• TEXT PROVIDED
• • • • • • •

This paper details a project to further reduce the cost of Web usage for a medium-sized community, the community of staff and graduate students at Victoria University of Wellington (VUW) using a single Web cache. Internet costs for Victoria University, in common with many other sites in New Zealand, are based on two factors: the number of bytes transferred across the network (in or out), and the time at which those bytes are transferred. It is this differential between expensive ``peak'' bytes and cheap ``off-peak'' bytes that this project seeks to exploit.

Motivated by this cost differential, we developed a simulator for the popular Squid Web cache [7] to test three approaches for reducing overall Web retrieval costs:

  1. Prefetching: Attempt to fetch into the cache during off-peak time copies of objects expected to be requested during peak time.

  2. Postfetching: Given a request during peak time, delay actually fetching the object until off-peak time.

• • • • • • •

• DATA BELOW
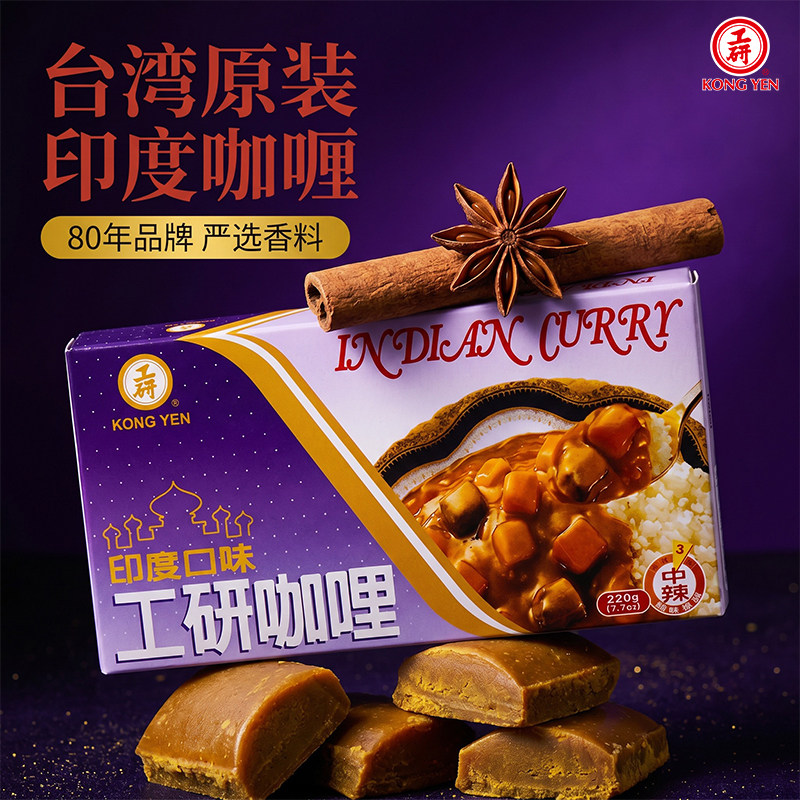 台湾进口工研咖喱块印度口味咖喱鱼蛋鸡肉饭香辣味黄咖喱酱家用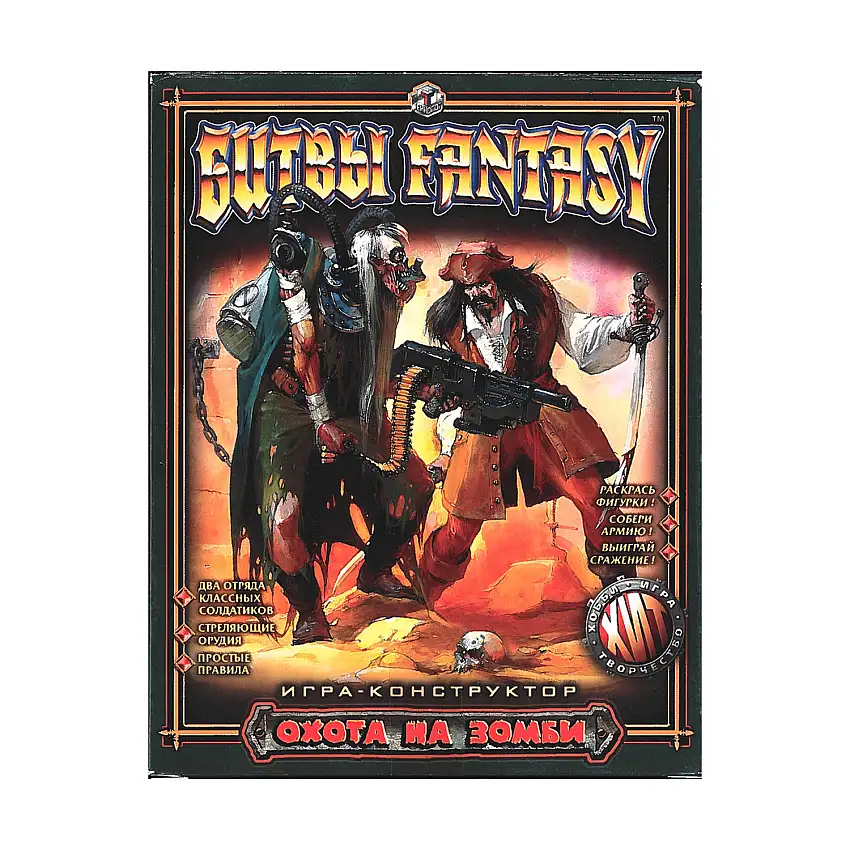 Zombie Hunt (Russian Language Version)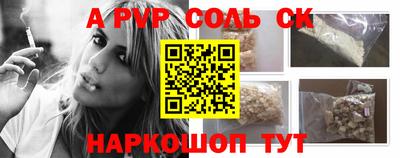 гашиш Рыбинск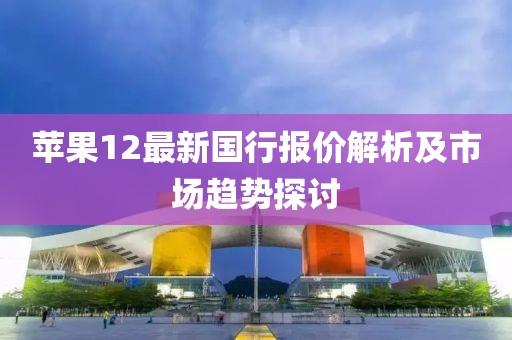 淺笑輕吟夢一曲 第28頁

• • • • • • •

• COMPLETE THE FOLLOWING
a) Please translate this sentence from the passage on Web caching costs into Spanish: "Internet costs for Victoria University, in common with many other sites in New Zealand, are based on two factors: the number of bytes transferred across the network (in or out), and the time at which those bytes are transferred."
b) Carry on the passage on Web caching costs from its final sentence.

• LIST OF ANSWERS
a) Los costos de Internet de la Universidad Victoria, al igual que los de muchos otros sitios de Nueva Zelanda, se basan en dos factores: el número de bytes transferidos a través de la red (de entrada o de salida) y el momento en que se transfieren esos bytes.

b)
  3. Not fetching: Given a request that can be satisfied from the cache, return the cached object rather than requesting an update across the network---even if this behaviour might result in an out-of-date object being returned.

The remainder of this paper describes related work followed by descriptions of the network cost model and Web traffic characteristics at VUW. The paper goes on to describe the policies we tested and the results obtained using a simulator driven by actual proxy logs from VUW. The paper concludes with a summary of our work.

Related Work

Prefetching in caches for database or memory systems is a well-studied problem [9], but one that differs substantially from the problem of prefetching in a cache for Web objects. Memory systems, and to a lesser extent traditional databases, feature a uniform cost to retrieve any object, and typically work with uniform-sized objects. These properties do not hold for Web caching and prefetching.

Research to date in Web prefetching has generally been concerned with reducing latency, not traffic. [2] proposes a simple scheme where proxies parse HTML documents that they fetch, extract any references to other documents (embedded images, linked objects), and retrieve these referenced objects while they would otherwise be idle. This approach does reduce latency, but transfers around three times as many bytes.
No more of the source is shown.